Title: The Applesauce Incident Is What Tipped Them Off, Really
Rating: PG for implied violence and kink, R for the 'f' word.
Word Count: 3,403
Pairing/Characters: Jack/Ianto, Gwen, Janet, the Doctor
Setting: Post Season 2, but not spoilery for Torchwood. Spoilers for Doctor Who Season 4 finale, and you probably should know about the banana thing from DW Season One episodes "The Empty Child" and "The Doctor Dances."
Warnings: Brass knuckles, alien apples, an intergalactic task force of secret agents from the future, discussion of Chuck trainers, Weevil abuse, autonomous facial ticks, and hugs.
Summary: Gwen and Jack are starting to get nervous about Ianto. He's been acting out of sorts lately....
A/N: The first section was a freewrite inspired by the phrase "an angry apple;" the rest of it can be blamed on
order_of_chaos, seeing as she is (in her own, completely unrepentant words) "a bad, bad influence," especially when brainstorming plots.
This pokes fun of my usual characterization of Ianto. I mentioned to Chaos that I'd been neglecting his emo/sub side, and she warned, "Dangerous, neglecting bits of Ianto is. Spiral out of control, his dominant side might. Great destruction there would be."
I replied, "That is rather The Applesauce Incident, isn't it?"
Teaser: The next day, Ianto punched Janet in the neck and Jack decided some things really needed to be sorted out. The first thing was schlepping Janet back into her cell, which was easy enough, but somewhat disturbing because she kept keening high in her throat as if to say, But I didn't do anything!

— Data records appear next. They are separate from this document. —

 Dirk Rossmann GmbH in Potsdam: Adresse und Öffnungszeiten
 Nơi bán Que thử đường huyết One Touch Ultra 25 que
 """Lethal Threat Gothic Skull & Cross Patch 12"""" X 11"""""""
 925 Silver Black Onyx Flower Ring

The Applesauce Incident Is What Tipped Them Off, Really
Gwen and Ianto stood well back of the alien, flicking glances at each other.
"We should try to calm it down," said Gwen quietly. "Say something soothing."

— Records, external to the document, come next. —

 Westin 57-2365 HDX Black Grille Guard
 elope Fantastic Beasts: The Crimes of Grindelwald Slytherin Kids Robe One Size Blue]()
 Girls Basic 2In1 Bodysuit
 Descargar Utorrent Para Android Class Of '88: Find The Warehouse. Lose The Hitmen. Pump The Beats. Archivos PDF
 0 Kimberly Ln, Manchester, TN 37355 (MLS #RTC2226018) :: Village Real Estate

"Right," said Ianto. "But I wouldn't mention anything about pies. Or canning."
Gwen went panicky. "Now I can't think of anything else!" she hissed.
The alien wobbled furiously at them, skin gleaming.
Ianto cleared his throat and stepped forward. "Are you lost," he said, with a distinct tone of maybe-if-I-speak-English-loud-enough-they'll-understand. "Can we help you find your way back to your bushel?"
"Ianto!" Gwen squeaked.
There was a swoosh of red, Ianto's instant smirk, then the snick and flash of a blade. The alien's inner matter glopped to the floor like melting snowdrifts.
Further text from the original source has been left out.